Diplomasi Dagang: Antara Peluang dan Tantangan
Kesepakatan ini menunjukkan bahwa diplomasi dagang Indonesia terus bergerak dinamis.
Namun di sisi lain, konsesi yang diberikan Indonesia dalam bentuk pembukaan pasar dan komitmen pembelian produk luar negeri harus diawasi ketat agar tidak merugikan industri dalam negeri dan mengganggu stabilitas ekonomi nasional.
Pemerintah pun diharapkan bisa mengantisipasi dampak jangka panjang dengan memperkuat kebijakan proteksi sektor strategis
>>>>>>>Memperluas pasar ekspor alternatif, serta mendorong substitusi impor untuk komoditas yang bisa diproduksi di dalam negeri.Sementara itu, pemerintah Indonesia tidak tinggal diam dalam menyikapi tantangan dari kesepakatan tersebut. Setelah pengurangan tarif ekspor oleh AS menjadi 19 persen, Kementerian Perdagangan dan Kementerian Keuangan mulai mengkaji ulang strategi ekspor nasional. Tujuannya jelas—menjaga daya saing produk Indonesia di pasar global.
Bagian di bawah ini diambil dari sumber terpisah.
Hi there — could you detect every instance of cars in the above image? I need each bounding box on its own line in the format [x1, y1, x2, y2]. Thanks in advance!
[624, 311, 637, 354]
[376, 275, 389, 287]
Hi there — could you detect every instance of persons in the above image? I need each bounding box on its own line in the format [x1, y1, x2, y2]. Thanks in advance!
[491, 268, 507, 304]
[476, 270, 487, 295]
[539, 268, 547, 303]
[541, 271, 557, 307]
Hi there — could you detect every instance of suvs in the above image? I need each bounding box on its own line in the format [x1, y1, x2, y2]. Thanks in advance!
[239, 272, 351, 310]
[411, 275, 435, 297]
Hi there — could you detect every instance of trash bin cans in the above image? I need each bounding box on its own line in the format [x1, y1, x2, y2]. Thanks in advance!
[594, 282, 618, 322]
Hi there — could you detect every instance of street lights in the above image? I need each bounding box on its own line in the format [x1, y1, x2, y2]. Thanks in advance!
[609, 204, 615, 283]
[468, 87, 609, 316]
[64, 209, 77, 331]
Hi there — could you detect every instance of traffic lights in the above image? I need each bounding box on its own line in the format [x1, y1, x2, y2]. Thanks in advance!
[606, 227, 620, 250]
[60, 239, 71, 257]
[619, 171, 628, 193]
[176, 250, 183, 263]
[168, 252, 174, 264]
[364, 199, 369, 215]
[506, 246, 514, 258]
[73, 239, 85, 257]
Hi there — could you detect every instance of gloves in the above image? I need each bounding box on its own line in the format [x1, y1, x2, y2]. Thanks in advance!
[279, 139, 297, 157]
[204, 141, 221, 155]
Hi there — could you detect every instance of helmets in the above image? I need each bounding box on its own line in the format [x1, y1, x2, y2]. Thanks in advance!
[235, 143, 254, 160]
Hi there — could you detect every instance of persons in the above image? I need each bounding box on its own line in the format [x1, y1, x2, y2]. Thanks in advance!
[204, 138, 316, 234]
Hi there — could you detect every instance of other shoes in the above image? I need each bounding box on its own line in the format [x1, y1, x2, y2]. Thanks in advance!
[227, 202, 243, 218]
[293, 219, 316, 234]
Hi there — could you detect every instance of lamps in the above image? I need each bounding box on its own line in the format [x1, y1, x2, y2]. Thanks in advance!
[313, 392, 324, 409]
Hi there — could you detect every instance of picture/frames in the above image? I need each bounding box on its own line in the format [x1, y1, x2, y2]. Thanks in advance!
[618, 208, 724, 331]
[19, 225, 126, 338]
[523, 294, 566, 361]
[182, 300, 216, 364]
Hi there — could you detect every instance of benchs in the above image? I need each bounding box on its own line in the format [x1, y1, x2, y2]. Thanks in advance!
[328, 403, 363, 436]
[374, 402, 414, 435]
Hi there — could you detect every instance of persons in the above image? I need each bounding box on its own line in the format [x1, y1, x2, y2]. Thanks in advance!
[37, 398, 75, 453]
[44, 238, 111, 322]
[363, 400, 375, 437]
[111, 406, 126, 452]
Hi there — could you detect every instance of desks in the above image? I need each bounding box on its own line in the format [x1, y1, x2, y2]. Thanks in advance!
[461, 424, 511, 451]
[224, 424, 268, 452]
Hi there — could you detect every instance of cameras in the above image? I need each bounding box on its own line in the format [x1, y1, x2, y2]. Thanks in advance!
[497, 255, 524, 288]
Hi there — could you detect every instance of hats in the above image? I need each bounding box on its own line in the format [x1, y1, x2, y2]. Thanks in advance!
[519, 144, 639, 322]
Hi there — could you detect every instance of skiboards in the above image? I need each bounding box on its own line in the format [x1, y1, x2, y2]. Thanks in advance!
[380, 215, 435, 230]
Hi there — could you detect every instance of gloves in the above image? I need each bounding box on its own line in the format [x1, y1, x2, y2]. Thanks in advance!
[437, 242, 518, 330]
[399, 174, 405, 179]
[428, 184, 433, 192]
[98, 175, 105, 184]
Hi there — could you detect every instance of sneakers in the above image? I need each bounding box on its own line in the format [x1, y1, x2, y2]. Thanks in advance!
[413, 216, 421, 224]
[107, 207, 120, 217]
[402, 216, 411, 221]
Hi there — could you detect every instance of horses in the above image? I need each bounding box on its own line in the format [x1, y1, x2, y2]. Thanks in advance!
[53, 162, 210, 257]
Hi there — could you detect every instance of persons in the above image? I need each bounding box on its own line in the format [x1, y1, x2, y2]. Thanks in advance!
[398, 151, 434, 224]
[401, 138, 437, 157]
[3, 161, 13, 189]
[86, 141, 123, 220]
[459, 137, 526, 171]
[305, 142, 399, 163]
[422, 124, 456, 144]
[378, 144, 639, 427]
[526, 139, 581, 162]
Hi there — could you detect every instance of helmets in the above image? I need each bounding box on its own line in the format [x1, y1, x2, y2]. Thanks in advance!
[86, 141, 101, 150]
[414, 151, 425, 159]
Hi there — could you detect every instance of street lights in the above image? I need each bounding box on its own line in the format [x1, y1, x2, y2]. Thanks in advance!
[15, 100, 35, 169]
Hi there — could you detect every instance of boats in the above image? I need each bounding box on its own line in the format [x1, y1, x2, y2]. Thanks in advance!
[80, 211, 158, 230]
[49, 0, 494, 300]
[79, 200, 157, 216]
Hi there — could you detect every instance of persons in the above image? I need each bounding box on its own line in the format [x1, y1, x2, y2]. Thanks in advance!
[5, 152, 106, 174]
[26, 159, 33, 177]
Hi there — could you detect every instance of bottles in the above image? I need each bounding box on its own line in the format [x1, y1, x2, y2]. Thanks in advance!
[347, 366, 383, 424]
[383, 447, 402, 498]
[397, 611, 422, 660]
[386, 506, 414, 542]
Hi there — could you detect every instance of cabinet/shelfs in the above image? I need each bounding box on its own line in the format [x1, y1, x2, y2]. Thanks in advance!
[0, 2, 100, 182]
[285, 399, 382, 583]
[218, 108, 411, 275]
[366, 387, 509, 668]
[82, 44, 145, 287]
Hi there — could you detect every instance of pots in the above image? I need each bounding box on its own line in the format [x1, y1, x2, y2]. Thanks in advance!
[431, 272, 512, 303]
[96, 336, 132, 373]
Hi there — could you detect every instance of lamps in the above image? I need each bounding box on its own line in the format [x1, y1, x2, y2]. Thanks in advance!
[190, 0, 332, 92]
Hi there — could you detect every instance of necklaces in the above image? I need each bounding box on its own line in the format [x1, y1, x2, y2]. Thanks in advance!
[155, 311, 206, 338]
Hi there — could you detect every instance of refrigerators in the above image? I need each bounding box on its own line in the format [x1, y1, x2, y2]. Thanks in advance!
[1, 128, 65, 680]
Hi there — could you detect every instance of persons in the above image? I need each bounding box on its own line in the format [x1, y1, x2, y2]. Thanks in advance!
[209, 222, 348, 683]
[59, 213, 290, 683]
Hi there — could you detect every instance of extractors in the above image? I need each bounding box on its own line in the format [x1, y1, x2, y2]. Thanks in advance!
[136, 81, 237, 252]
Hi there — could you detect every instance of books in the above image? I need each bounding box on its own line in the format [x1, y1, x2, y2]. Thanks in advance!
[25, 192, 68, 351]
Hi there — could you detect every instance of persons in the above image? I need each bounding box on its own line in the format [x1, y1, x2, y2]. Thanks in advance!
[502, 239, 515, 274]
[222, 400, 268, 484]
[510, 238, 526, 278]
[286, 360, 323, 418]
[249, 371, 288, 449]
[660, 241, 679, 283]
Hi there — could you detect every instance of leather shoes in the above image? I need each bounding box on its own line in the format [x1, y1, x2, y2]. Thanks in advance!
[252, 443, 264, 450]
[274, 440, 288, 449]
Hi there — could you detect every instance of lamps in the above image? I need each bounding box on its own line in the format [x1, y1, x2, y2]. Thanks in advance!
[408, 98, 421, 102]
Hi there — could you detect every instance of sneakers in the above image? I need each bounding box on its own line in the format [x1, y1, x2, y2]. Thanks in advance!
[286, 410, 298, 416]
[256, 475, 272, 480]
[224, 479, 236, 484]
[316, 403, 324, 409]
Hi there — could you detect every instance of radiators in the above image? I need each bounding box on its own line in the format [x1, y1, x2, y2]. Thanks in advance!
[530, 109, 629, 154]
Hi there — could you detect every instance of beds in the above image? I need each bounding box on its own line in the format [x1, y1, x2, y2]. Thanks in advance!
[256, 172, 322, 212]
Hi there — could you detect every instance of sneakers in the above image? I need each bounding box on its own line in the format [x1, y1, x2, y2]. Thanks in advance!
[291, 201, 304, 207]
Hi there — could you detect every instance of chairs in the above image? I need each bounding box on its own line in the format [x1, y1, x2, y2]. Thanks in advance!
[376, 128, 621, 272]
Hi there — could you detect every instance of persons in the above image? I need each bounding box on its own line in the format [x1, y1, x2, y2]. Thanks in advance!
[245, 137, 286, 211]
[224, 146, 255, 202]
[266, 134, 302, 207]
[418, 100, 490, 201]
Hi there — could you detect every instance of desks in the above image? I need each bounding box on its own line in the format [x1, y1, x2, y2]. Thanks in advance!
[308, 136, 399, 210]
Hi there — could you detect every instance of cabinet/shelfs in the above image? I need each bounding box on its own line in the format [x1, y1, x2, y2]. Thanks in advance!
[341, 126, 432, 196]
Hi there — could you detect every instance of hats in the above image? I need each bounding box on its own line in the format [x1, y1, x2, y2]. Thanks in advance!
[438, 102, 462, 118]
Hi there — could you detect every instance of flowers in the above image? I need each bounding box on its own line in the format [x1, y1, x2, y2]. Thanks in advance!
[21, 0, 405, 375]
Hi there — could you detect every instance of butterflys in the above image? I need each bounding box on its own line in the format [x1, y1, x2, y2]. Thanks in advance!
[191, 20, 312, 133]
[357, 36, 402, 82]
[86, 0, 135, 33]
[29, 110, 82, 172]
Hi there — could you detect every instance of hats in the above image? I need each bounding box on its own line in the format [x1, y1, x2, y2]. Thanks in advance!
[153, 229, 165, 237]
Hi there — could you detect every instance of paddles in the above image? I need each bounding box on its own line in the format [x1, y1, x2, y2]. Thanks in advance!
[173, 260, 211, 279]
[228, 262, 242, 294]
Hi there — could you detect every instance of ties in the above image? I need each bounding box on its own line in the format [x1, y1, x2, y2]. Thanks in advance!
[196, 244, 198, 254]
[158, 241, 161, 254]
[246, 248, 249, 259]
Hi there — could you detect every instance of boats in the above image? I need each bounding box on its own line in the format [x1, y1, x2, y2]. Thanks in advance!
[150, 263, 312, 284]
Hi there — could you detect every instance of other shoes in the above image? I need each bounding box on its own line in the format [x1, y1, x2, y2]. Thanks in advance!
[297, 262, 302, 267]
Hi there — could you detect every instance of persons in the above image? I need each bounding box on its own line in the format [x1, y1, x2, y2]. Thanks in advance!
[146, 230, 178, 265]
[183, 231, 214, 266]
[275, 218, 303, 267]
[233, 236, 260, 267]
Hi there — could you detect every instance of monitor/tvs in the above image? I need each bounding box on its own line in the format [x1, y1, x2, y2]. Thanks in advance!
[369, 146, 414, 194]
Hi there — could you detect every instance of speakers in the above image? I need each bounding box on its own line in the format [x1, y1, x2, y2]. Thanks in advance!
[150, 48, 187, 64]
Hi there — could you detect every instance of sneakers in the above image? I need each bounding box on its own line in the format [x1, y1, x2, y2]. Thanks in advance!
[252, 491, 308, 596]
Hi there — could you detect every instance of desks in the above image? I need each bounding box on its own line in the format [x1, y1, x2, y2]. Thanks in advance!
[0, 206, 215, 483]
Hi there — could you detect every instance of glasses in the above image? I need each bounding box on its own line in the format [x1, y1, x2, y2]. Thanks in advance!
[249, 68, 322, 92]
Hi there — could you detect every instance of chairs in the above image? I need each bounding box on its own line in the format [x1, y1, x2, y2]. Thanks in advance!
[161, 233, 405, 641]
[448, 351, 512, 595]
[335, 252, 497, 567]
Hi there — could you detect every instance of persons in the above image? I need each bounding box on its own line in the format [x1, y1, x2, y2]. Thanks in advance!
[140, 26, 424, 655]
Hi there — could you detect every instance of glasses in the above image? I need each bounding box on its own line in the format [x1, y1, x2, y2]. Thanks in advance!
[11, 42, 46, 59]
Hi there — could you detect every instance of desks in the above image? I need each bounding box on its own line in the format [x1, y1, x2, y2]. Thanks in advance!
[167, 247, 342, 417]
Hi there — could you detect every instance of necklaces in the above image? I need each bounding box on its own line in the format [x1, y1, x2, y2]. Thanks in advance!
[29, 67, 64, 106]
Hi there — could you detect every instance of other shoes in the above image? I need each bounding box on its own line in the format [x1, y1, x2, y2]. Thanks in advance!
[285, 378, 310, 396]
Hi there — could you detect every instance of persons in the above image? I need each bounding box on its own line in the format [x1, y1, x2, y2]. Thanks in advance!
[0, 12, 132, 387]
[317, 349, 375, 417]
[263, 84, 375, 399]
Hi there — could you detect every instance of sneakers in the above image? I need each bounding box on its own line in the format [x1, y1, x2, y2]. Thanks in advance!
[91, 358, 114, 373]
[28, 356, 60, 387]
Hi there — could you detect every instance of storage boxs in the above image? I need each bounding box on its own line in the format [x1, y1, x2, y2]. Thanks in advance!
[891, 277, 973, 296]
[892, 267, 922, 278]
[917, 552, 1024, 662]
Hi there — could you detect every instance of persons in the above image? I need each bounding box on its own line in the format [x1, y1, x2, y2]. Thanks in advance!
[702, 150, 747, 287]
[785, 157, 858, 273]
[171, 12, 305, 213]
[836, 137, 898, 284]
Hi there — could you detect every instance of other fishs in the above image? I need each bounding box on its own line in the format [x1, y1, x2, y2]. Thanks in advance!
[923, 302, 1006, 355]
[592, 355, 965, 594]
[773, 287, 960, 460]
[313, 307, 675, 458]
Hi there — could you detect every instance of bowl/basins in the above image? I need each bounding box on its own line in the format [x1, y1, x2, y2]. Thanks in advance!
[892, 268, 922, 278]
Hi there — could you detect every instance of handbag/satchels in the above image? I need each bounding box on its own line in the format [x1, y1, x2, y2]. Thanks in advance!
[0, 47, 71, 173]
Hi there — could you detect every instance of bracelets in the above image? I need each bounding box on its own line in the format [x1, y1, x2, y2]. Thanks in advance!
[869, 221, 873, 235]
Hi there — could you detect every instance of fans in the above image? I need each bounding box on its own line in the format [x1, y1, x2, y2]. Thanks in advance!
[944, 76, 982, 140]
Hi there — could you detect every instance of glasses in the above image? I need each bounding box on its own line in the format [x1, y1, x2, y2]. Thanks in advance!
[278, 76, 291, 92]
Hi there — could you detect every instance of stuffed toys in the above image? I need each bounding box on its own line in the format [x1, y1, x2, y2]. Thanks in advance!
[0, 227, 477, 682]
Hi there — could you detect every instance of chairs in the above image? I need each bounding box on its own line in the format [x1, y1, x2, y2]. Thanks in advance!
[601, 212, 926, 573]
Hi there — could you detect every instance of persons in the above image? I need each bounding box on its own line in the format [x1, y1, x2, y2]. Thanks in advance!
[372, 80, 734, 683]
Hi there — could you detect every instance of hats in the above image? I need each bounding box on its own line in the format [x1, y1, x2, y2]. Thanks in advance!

Di sisi lain, sektor swasta juga mulai mengambil langkah strategis. Sejumlah eksportir, terutama dari sektor elektronik dan otomotif, mulai mencari alternatif pasar ekspor ke kawasan Asia dan Timur Tengah.
Namun, tantangan yang lebih besar muncul di sektor energi. Pemerintah menetapkan alokasi subsidi energi tahun 2026 sebesar Rp203,4 triliun. Meskipun angka ini cukup besar, proyeksi kebutuhan impor migas dan LPG yang terus naik membuat anggaran tersebut berpotensi defisit. Oleh karena itu, Kementerian ESDM bersama BUMN energi tengah meninjau kembali efisiensi dalam distribusi dan pembelian migas.
Selanjutnya, fokus perhatian juga tertuju pada komoditas pertanian. Dengan meningkatnya impor gandum dari Amerika, Kementerian Pertanian kini menyiapkan program pendampingan untuk petani lokal. Tujuan program ini ialah menjaga produktivitas pangan nasional, khususnya di sektor pangan pokok seperti beras, jagung, dan kedelai. Pemerintah menginginkan keseimbangan antara kebutuhan impor dan pemberdayaan petani dalam negeri.
Ia menekankan pentingnya transparansi dan keterlibatan seluruh pemangku kepentingan agar kebijakan perdagangan tidak menimbulkan ketimpangan struktural.
Dengan berbagai langkah konkret ini, pemerintah berharap perekonomian nasional tetap tangguh dan adaptif. Meskipun kesepakatan dagang dengan AS membuka peluang baru, pemerintah tetap mengutamakan keberlanjutan ekonomi dan kepentingan rakyat sebagai prioritas utama
Kesimpulan:
Kesepakatan tarif antara Indonesia dan Amerika Serikat membuka babak baru dalam perdagangan bilateral. Namun, implementasinya harus diawasi dengan cermat agar tidak menjadi beban bagi perekonomian nasional. Komitmen pembelian produk pertanian dan energi AS harus diimbangi dengan perlindungan terhadap pelaku usaha domestik dan strategi jangka panjang untuk ketahanan ekonomi Indonesia.